Non-monogamy is being talked about more, but, Johnson says, it might be more talking about it than practising it. “A lot of my clients are questioning the status quo, and the values around monogamy,” she says. “People pursue non-monogamy for all kinds of different reasons, successfully and unsuccessfully, depending on their needs and desires as an individual.”
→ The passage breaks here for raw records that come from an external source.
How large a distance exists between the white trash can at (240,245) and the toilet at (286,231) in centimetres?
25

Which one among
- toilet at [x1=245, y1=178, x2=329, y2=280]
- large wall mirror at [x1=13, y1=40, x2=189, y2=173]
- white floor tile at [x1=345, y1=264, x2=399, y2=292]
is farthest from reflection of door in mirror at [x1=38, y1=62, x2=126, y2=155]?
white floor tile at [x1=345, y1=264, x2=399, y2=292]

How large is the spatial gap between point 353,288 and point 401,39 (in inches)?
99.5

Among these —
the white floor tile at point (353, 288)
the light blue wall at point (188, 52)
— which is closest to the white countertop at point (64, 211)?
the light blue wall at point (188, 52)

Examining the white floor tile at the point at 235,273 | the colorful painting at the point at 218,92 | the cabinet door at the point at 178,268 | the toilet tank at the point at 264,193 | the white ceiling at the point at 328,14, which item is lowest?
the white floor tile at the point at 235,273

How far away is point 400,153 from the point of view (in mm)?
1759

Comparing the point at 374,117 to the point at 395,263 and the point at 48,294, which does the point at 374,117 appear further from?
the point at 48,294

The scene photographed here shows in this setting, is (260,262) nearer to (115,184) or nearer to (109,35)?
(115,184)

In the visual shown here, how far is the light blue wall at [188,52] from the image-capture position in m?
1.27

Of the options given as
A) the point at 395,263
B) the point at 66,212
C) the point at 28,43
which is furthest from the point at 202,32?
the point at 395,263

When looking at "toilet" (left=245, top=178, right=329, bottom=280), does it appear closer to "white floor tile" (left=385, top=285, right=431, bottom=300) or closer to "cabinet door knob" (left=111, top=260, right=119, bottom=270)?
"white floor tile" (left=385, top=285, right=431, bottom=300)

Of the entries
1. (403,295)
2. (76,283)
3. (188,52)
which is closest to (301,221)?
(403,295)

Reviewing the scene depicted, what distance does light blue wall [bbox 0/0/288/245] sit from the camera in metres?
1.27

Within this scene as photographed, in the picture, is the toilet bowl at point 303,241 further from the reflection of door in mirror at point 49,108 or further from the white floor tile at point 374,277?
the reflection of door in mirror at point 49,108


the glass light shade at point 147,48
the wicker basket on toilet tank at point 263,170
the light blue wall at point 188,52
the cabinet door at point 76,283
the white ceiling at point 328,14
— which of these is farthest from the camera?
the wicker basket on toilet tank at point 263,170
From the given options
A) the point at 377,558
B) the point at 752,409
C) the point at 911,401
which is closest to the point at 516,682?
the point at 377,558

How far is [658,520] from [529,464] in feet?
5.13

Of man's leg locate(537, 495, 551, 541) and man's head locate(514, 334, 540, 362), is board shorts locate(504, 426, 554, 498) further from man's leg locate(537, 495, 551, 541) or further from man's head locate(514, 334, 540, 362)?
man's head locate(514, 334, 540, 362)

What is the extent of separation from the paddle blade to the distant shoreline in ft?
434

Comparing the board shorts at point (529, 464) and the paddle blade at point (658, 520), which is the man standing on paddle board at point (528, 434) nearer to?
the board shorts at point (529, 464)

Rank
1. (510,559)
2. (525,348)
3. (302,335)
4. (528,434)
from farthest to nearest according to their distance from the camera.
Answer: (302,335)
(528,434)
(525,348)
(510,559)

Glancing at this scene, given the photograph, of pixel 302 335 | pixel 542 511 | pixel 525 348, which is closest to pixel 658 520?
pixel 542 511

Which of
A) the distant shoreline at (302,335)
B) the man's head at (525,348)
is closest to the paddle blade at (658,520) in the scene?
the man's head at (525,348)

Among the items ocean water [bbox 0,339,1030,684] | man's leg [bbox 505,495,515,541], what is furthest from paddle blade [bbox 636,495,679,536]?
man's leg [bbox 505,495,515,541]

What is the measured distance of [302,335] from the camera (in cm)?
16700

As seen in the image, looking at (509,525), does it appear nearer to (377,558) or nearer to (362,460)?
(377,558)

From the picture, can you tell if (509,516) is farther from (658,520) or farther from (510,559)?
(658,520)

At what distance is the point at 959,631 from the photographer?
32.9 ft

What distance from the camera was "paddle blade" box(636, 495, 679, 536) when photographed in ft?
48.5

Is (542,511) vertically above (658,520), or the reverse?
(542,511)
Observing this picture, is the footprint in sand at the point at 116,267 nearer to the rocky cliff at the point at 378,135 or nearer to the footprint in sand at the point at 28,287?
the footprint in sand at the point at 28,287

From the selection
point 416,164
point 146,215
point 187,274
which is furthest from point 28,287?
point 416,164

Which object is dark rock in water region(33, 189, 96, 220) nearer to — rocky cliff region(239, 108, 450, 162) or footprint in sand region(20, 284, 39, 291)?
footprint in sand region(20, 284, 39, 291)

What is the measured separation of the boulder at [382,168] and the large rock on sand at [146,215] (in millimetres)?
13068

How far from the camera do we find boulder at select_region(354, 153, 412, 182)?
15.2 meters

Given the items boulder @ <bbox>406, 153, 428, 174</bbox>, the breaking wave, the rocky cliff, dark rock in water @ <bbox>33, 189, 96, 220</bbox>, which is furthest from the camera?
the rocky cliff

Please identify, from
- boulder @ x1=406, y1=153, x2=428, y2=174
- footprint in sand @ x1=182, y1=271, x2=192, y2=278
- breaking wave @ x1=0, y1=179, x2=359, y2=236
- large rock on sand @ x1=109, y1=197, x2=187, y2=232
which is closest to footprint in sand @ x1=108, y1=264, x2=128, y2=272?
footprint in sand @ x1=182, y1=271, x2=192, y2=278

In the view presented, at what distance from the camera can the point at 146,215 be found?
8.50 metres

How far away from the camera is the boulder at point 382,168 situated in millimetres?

Monogamy is far from over—it will persist, and continue to be pursued by the majority of people. But Amy Key, author of the memoir Arrangements in Blue, about living without a partner, says she’s been inspired by the open way that polyamorous people negotiate their arrangements. “I think it can help us all maintain better quality relationships, more honest relationships, than heteronormative monogamous relationships impose on people.”
We ought to celebrate the freedom that we have to talk more about different styles of relationship—if nothing else, it encourages everybody to scrutinise their relationships a little more closely, to ask themselves more honestly: is this working for me? And to find other people asking the same questions when they’re ready to face the answers.